====== Texte fourni
Qu’on le déplore, ou qu’on l’accepte, la guerre est la grande affaire du photojournalisme depuis que la photographie existe. De la guerre de Sécession à celle de Crimée, de celle de 14/18 à celle de 39/45 en passant par les pires, les guerres civiles d’Espagne, de Chypre, du Biafra, d’Amérique centrale,  les reporters photographes ont toujours – ou presque – été là pour témoigner de l’horreur. Et ils ont, et continuent, de payer un lourd tribu au devoir d’informer.

En accueillant une grande exposition de  Donald McCullin l’invité d’honneur de cette 25ème édition, Jean-François Leroy le directeur du festival rend hommage à celui qui, à son corps défendant – son exposition est titrée: « La paix impossible », est la figure mythique du reporter de guerre.

(c) Haytham Pictures
(c) Haytham Pictures

 

Ce week-end, Visa pour l’image s’ouvre à Perpignan alors que les armées occidentales hésitent à intervenir dans la guerre civile qui ravage depuis plus de deux ans la Syrie. Plus de cent mille morts, des millions de réfugiés…   Et dans ce massacre, selon Reporters sans Frontières (RSF) 25 journalistes ont été tués en Syrie depuis mars 2011 et 24 sont actuellement « emprisonnés ».

En premier, nos pensées vont au jeune photographe Edouard Elias enlevé en compagnie du grand reporter d’Europe 1 Didier François le lendemain de leur arrivée en Syrie le 6 juin 2013.

Edouard Elias a débuté l’an dernier à Perpignan. Je l’ai rencontré à la traditionnelle fiesta de Paris Match qui clôture chaque année Visa pour l’image. Il arrivait de Syrie avec une clé USB contenant des photos qui allaient faire quatre pages dans Paris Match la semaine suivante. Ensuite Edouard Elias était retourné en Syrie avec Olivier Voisin… Il en était revenu avec son confrère mort. Mais, il a réalisé des photographies de Syrie qui ont fait le tour du monde diffusé par l’AFP ou Haytham Pictures, son agence.

Heureusement l’été nous a apporté deux bonnes nouvelles, celle de la libération de Jonathan Alpeyrie (Lire son récit), et la récente évasion de Matthew Schrier de l’enfer syrien.
============
====== Données fournies
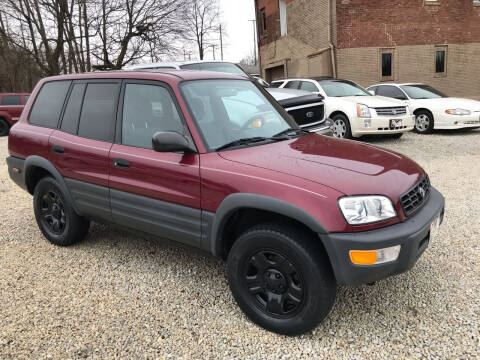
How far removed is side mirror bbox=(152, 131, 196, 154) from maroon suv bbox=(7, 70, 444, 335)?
============
# [Tâche à accomplir]
Recopiez le texte sur le photojournalisme de guerre entre « Ce week-end, Visa » et « 6 juin 2013. », inclus, en remplaçant « armées occidentales » par « puissances occidentales ». Les lignes ne jouent ici aucun rôle.

# [Réponse attendue]
Ce week-end, Visa pour l’image s’ouvre à Perpignan alors que les puissances occidentales hésitent à intervenir dans la guerre civile qui ravage depuis plus de deux ans la Syrie. Plus de cent mille morts, des millions de réfugiés…   Et dans ce massacre, selon Reporters sans Frontières (RSF) 25 journalistes ont été tués en Syrie depuis mars 2011 et 24 sont actuellement « emprisonnés ».

En premier, nos pensées vont au jeune photographe Edouard Elias enlevé en compagnie du grand reporter d’Europe 1 Didier François le lendemain de leur arrivée en Syrie le 6 juin 2013.